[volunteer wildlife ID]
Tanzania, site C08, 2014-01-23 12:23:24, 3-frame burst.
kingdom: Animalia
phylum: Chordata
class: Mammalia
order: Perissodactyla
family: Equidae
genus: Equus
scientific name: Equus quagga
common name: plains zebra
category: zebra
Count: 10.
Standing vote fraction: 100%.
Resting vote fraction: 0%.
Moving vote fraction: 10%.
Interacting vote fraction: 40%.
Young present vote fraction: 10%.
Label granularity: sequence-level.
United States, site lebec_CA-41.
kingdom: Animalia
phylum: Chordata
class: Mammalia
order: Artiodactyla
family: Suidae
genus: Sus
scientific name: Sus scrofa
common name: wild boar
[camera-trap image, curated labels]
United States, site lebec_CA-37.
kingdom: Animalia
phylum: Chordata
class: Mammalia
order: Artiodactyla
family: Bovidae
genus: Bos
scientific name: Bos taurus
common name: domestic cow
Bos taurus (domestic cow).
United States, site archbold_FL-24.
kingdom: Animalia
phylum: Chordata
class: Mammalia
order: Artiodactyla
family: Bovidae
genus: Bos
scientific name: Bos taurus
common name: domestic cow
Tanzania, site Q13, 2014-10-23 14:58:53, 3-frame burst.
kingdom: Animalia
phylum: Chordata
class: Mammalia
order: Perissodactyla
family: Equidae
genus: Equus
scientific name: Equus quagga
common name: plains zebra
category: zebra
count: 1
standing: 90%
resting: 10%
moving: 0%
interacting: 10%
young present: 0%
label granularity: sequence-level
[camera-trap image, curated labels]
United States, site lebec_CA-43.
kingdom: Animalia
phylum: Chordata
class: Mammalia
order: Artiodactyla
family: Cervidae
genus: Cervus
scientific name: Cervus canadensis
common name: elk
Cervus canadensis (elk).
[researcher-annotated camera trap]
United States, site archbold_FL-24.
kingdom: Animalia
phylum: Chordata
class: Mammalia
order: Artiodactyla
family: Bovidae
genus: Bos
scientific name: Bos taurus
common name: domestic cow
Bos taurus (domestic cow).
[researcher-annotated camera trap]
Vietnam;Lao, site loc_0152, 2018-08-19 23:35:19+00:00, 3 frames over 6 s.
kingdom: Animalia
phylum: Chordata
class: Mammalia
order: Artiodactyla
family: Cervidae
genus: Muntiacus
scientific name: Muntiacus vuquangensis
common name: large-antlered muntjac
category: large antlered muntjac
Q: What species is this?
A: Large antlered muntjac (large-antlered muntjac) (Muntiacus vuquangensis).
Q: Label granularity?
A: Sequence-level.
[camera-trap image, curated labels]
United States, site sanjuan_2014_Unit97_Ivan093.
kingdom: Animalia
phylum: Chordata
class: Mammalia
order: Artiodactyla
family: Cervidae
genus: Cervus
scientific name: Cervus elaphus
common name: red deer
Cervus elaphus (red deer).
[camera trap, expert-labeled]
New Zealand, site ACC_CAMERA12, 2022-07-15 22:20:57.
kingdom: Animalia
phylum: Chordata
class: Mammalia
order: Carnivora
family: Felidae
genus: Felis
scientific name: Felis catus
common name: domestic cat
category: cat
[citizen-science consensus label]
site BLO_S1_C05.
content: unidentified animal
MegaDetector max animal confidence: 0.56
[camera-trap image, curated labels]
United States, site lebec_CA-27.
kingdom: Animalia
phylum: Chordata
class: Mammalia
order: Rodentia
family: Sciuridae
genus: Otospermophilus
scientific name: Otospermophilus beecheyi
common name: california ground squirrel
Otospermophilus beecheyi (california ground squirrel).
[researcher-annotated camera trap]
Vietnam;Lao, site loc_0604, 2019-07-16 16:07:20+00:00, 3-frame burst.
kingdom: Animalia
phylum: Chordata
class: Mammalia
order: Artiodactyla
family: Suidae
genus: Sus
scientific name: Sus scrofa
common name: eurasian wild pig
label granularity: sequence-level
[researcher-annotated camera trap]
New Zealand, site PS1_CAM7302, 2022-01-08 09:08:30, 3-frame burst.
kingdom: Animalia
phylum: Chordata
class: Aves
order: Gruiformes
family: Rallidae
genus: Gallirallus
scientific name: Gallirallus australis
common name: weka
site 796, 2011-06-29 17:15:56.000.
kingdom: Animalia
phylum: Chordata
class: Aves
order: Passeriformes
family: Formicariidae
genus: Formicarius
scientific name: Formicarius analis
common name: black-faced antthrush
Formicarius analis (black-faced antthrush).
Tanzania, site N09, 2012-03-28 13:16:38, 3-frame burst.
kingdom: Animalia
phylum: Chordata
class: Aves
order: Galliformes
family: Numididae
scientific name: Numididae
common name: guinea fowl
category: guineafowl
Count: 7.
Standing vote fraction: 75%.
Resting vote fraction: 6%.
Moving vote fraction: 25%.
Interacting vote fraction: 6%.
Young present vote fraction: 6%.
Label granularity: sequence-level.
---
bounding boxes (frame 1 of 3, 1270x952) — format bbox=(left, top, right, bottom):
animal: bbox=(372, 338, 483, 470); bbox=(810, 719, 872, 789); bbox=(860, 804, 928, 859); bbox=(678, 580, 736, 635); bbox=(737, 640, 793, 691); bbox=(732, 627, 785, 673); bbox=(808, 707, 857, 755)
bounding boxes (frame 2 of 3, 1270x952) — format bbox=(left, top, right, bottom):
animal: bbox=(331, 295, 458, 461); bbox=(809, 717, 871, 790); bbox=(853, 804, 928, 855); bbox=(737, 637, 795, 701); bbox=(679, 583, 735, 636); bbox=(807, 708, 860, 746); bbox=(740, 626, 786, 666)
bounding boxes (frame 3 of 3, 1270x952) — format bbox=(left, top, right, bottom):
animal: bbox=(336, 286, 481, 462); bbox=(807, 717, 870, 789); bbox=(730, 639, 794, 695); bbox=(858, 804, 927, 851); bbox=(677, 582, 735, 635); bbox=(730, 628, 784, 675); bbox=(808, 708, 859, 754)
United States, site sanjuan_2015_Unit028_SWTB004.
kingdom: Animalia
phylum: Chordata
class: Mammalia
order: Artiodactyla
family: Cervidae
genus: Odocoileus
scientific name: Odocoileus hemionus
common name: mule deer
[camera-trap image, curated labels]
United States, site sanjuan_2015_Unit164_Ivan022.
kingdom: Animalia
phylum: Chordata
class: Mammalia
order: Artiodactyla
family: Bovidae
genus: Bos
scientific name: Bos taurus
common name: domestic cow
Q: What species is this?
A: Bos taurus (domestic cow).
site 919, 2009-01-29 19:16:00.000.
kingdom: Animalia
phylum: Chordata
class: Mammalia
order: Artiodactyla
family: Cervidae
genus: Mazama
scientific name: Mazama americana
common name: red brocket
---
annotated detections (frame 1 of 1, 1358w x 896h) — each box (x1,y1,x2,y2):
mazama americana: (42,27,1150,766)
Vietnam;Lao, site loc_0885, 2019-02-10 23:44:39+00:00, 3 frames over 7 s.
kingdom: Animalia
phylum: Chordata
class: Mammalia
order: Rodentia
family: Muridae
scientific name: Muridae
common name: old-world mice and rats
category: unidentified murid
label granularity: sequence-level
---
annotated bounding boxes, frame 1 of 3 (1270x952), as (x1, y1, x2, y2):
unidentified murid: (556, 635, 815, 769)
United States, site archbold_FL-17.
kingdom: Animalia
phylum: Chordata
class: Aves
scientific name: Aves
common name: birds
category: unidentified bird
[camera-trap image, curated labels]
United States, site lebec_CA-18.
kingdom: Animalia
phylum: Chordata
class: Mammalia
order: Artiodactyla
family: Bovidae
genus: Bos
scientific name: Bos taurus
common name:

******************************

- Your instructions: Reproduce the data in full, precisely as given.

- Output of the exercise:
[volunteer wildlife ID]
Tanzania, site C08, 2014-01-23 12:23:24, 3-frame burst.
kingdom: Animalia
phylum: Chordata
class: Mammalia
order: Perissodactyla
family: Equidae
genus: Equus
scientific name: Equus quagga
common name: plains zebra
category: zebra
Count: 10.
Standing vote fraction: 100%.
Resting vote fraction: 0%.
Moving vote fraction: 10%.
Interacting vote fraction: 40%.
Young present vote fraction: 10%.
Label granularity: sequence-level.
United States, site lebec_CA-41.
kingdom: Animalia
phylum: Chordata
class: Mammalia
order: Artiodactyla
family: Suidae
genus: Sus
scientific name: Sus scrofa
common name: wild boar
[camera-trap image, curated labels]
United States, site lebec_CA-37.
kingdom: Animalia
phylum: Chordata
class: Mammalia
order: Artiodactyla
family: Bovidae
genus: Bos
scientific name: Bos taurus
common name: domestic cow
Bos taurus (domestic cow).
United States, site archbold_FL-24.
kingdom: Animalia
phylum: Chordata
class: Mammalia
order: Artiodactyla
family: Bovidae
genus: Bos
scientific name: Bos taurus
common name: domestic cow
Tanzania, site Q13, 2014-10-23 14:58:53, 3-frame burst.
kingdom: Animalia
phylum: Chordata
class: Mammalia
order: Perissodactyla
family: Equidae
genus: Equus
scientific name: Equus quagga
common name: plains zebra
category: zebra
count: 1
standing: 90%
resting: 10%
moving: 0%
interacting: 10%
young present: 0%
label granularity: sequence-level
[camera-trap image, curated labels]
United States, site lebec_CA-43.
kingdom: Animalia
phylum: Chordata
class: Mammalia
order: Artiodactyla
family: Cervidae
genus: Cervus
scientific name: Cervus canadensis
common name: elk
Cervus canadensis (elk).
[researcher-annotated camera trap]
United States, site archbold_FL-24.
kingdom: Animalia
phylum: Chordata
class: Mammalia
order: Artiodactyla
family: Bovidae
genus: Bos
scientific name: Bos taurus
common name: domestic cow
Bos taurus (domestic cow).
[researcher-annotated camera trap]
Vietnam;Lao, site loc_0152, 2018-08-19 23:35:19+00:00, 3 frames over 6 s.
kingdom: Animalia
phylum: Chordata
class: Mammalia
order: Artiodactyla
family: Cervidae
genus: Muntiacus
scientific name: Muntiacus vuquangensis
common name: large-antlered muntjac
category: large antlered muntjac
Q: What species is this?
A: Large antlered muntjac (large-antlered muntjac) (Muntiacus vuquangensis).
Q: Label granularity?
A: Sequence-level.
[camera-trap image, curated labels]
United States, site sanjuan_2014_Unit97_Ivan093.
kingdom: Animalia
phylum: Chordata
class: Mammalia
order: Artiodactyla
family: Cervidae
genus: Cervus
scientific name: Cervus elaphus
common name: red deer
Cervus elaphus (red deer).
[camera trap, expert-labeled]
New Zealand, site ACC_CAMERA12, 2022-07-15 22:20:57.
kingdom: Animalia
phylum: Chordata
class: Mammalia
order: Carnivora
family: Felidae
genus: Felis
scientific name: Felis catus
common name: domestic cat
category: cat
[citizen-science consensus label]
site BLO_S1_C05.
content: unidentified animal
MegaDetector max animal confidence: 0.56
[camera-trap image, curated labels]
United States, site lebec_CA-27.
kingdom: Animalia
phylum: Chordata
class: Mammalia
order: Rodentia
family: Sciuridae
genus: Otospermophilus
scientific name: Otospermophilus beecheyi
common name: california ground squirrel
Otospermophilus beecheyi (california ground squirrel).
[researcher-annotated camera trap]
Vietnam;Lao, site loc_0604, 2019-07-16 16:07:20+00:00, 3-frame burst.
kingdom: Animalia
phylum: Chordata
class: Mammalia
order: Artiodactyla
family: Suidae
genus: Sus
scientific name: Sus scrofa
common name: eurasian wild pig
label granularity: sequence-level
[researcher-annotated camera trap]
New Zealand, site PS1_CAM7302, 2022-01-08 09:08:30, 3-frame burst.
kingdom: Animalia
phylum: Chordata
class: Aves
order: Gruiformes
family: Rallidae
genus: Gallirallus
scientific name: Gallirallus australis
common name: weka
site 796, 2011-06-29 17:15:56.000.
kingdom: Animalia
phylum: Chordata
class: Aves
order: Passeriformes
family: Formicariidae
genus: Formicarius
scientific name: Formicarius analis
common name: black-faced antthrush
Formicarius analis (black-faced antthrush).
Tanzania, site N09, 2012-03-28 13:16:38, 3-frame burst.
kingdom: Animalia
phylum: Chordata
class: Aves
order: Galliformes
family: Numididae
scientific name: Numididae
common name: guinea fowl
category: guineafowl
Count: 7.
Standing vote fraction: 75%.
Resting vote fraction: 6%.
Moving vote fraction: 25%.
Interacting vote fraction: 6%.
Young present vote fraction: 6%.
Label granularity: sequence-level.
---
bounding boxes (frame 1 of 3, 1270x952) — format bbox=(left, top, right, bottom):
animal: bbox=(372, 338, 483, 470); bbox=(810, 719, 872, 789); bbox=(860, 804, 928, 859); bbox=(678, 580, 736, 635); bbox=(737, 640, 793, 691); bbox=(732, 627, 785, 673); bbox=(808, 707, 857, 755)
bounding boxes (frame 2 of 3, 1270x952) — format bbox=(left, top, right, bottom):
animal: bbox=(331, 295, 458, 461); bbox=(809, 717, 871, 790); bbox=(853, 804, 928, 855); bbox=(737, 637, 795, 701); bbox=(679, 583, 735, 636); bbox=(807, 708, 860, 746); bbox=(740, 626, 786, 666)
bounding boxes (frame 3 of 3, 1270x952) — format bbox=(left, top, right, bottom):
animal: bbox=(336, 286, 481, 462); bbox=(807, 717, 870, 789); bbox=(730, 639, 794, 695); bbox=(858, 804, 927, 851); bbox=(677, 582, 735, 635); bbox=(730, 628, 784, 675); bbox=(808, 708, 859, 754)
United States, site sanjuan_2015_Unit028_SWTB004.
kingdom: Animalia
phylum: Chordata
class: Mammalia
order: Artiodactyla
family: Cervidae
genus: Odocoileus
scientific name: Odocoileus hemionus
common name: mule deer
[camera-trap image, curated labels]
United States, site sanjuan_2015_Unit164_Ivan022.
kingdom: Animalia
phylum: Chordata
class: Mammalia
order: Artiodactyla
family: Bovidae
genus: Bos
scientific name: Bos taurus
common name: domestic cow
Q: What species is this?
A: Bos taurus (domestic cow).
site 919, 2009-01-29 19:16:00.000.
kingdom: Animalia
phylum: Chordata
class: Mammalia
order: Artiodactyla
family: Cervidae
genus: Mazama
scientific name: Mazama americana
common name: red brocket
---
annotated detections (frame 1 of 1, 1358w x 896h) — each box (x1,y1,x2,y2):
mazama americana: (42,27,1150,766)
Vietnam;Lao, site loc_0885, 2019-02-10 23:44:39+00:00, 3 frames over 7 s.
kingdom: Animalia
phylum: Chordata
class: Mammalia
order: Rodentia
family: Muridae
scientific name: Muridae
common name: old-world mice and rats
category: unidentified murid
label granularity: sequence-level
---
annotated bounding boxes, frame 1 of 3 (1270x952), as (x1, y1, x2, y2):
unidentified murid: (556, 635, 815, 769)
United States, site archbold_FL-17.
kingdom: Animalia
phylum: Chordata
class: Aves
scientific name: Aves
common name: birds
category: unidentified bird
[camera-trap image, curated labels]
United States, site lebec_CA-18.
kingdom: Animalia
phylum: Chordata
class: Mammalia
order: Artiodactyla
family: Bovidae
genus: Bos
scientific name: Bos taurus
common name:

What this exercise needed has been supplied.